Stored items
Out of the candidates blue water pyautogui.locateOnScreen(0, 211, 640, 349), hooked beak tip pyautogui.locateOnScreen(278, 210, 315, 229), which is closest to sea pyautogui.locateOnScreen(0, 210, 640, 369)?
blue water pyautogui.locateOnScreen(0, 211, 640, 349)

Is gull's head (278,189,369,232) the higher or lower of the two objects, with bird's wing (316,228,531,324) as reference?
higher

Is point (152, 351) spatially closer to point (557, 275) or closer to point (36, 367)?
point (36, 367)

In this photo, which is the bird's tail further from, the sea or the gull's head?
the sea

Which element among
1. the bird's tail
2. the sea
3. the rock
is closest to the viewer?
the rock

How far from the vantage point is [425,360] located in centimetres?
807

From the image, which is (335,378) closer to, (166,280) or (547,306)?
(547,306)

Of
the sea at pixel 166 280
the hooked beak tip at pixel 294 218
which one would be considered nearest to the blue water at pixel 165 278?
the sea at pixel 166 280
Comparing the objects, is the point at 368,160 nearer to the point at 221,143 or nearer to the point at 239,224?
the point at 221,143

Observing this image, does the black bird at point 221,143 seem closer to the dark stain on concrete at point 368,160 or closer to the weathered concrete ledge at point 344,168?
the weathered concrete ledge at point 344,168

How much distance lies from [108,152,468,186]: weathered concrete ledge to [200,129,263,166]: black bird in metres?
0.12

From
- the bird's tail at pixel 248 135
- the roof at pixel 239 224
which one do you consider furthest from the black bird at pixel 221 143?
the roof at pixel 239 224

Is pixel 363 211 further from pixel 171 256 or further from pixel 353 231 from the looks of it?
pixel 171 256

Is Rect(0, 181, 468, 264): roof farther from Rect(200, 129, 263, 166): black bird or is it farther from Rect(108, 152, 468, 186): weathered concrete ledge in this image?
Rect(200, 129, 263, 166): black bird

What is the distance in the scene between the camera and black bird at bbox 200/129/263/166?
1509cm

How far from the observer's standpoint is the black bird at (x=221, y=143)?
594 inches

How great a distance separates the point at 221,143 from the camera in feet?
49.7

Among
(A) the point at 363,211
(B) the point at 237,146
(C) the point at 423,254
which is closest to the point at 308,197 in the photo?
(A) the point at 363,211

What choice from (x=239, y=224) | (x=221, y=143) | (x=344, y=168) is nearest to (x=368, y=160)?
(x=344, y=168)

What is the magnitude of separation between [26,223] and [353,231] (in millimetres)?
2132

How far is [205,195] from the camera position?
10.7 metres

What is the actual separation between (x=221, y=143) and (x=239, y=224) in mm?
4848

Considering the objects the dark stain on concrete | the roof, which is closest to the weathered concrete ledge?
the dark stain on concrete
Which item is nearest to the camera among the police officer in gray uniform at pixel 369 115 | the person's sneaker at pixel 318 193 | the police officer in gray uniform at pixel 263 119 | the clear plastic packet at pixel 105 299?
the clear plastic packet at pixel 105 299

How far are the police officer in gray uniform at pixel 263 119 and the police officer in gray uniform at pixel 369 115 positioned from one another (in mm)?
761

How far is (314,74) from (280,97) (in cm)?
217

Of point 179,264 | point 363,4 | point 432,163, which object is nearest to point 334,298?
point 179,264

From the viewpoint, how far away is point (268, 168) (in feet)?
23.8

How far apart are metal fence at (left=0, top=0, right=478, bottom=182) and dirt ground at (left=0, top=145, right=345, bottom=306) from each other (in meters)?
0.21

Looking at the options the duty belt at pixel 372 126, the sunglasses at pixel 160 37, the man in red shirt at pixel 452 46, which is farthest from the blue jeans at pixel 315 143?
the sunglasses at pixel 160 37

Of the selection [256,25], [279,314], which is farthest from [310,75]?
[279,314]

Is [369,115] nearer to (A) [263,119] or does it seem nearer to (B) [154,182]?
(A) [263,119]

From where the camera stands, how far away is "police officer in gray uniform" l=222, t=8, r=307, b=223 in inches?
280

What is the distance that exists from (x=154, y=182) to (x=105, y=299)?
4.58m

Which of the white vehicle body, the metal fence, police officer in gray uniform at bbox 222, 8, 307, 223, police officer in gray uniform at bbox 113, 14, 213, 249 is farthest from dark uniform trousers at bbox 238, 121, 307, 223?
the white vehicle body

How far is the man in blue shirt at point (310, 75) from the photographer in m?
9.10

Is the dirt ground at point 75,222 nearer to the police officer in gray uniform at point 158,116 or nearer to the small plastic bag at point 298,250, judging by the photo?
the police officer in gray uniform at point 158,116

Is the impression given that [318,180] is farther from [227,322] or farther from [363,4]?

■ TASK STATEMENT: Set down, exactly and in full, the lines from the one containing "Looking at the" through the end of the entries; no other line belongs.

■ EXERCISE RESPONSE:
Looking at the options the duty belt at pixel 372 126, the sunglasses at pixel 160 37, the man in red shirt at pixel 452 46, which is farthest from the blue jeans at pixel 315 143?
the sunglasses at pixel 160 37

Of the selection [256,25], [279,314], which is farthest from [310,75]?
[279,314]

Is [369,115] nearer to (A) [263,119] or does it seem nearer to (B) [154,182]?
(A) [263,119]

From where the camera stands, how far away is "police officer in gray uniform" l=222, t=8, r=307, b=223 in inches?
280

What is the distance that exists from (x=154, y=182) to (x=105, y=299)?
4.58m

Which of the white vehicle body, the metal fence, police officer in gray uniform at bbox 222, 8, 307, 223, police officer in gray uniform at bbox 113, 14, 213, 249 is farthest from dark uniform trousers at bbox 238, 121, 307, 223?
the white vehicle body

How far is the man in blue shirt at point (310, 75) from the photographer in m?
9.10

Is the dirt ground at point 75,222 nearer to the police officer in gray uniform at point 158,116 or nearer to the small plastic bag at point 298,250, judging by the photo?
the police officer in gray uniform at point 158,116

Is the impression given that [318,180] is farther from [227,322] or farther from [363,4]?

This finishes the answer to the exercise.